» **COMPITO DA SVOLGERE**
Cita per intero e parola per parola il testo sulla ricerca in Svezia, Danimarca e Finlandia riportato qui sotto.

» **DOCUMENTO DI ORIGINE**

Svezia, Danimarca e Finlandia: continua il nostro approfondimento sulla ricerca in Europa e la sua valutazione

APPROFONDIMENTO – Dopo aver esaminato come funziona il sistema della ricerca in Germania e Gran Bretagna, spostiamo ora la nostra attenzione su Danimarca, Svezia e Finlandia. I dati Eurostat parlano chiaro: se si guarda alla spesa in ricerca e sviluppo (R&D) in relazione al prodotto interno lordo, questi tre paesi conquistano il podio europeo, seguiti a breve distanza da Austria e Germania.

03 - Grafico GERD-GDP

Ottime anche le loro prestazioni per quanto riguarda le migliori università, secondo la classifica stilata annualmente da Times Higher Education – in Europa, solo Inghilterra e Germania fanno meglio di loro – e il livello di innovazione ed eccellenza scientifico-tecnologica, che li vede leader europei insieme alla Germania.

» **MATERIALE FORNITO**
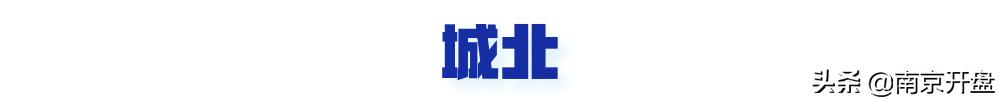 城北

头条 @南京开盘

» **RISULTATO RICHIESTO**
Svezia, Danimarca e Finlandia: continua il nostro approfondimento sulla ricerca in Europa e la sua valutazione

APPROFONDIMENTO – Dopo aver esaminato come funziona il sistema della ricerca in Germania e Gran Bretagna, spostiamo ora la nostra attenzione su Danimarca, Svezia e Finlandia. I dati Eurostat parlano chiaro: se si guarda alla spesa in ricerca e sviluppo (R&D) in relazione al prodotto interno lordo, questi tre paesi conquistano il podio europeo, seguiti a breve distanza da Austria e Germania.

03 - Grafico GERD-GDP

Ottime anche le loro prestazioni per quanto riguarda le migliori università, secondo la classifica stilata annualmente da Times Higher Education – in Europa, solo Inghilterra e Germania fanno meglio di loro – e il livello di innovazione ed eccellenza scientifico-tecnologica, che li vede leader europei insieme alla Germania.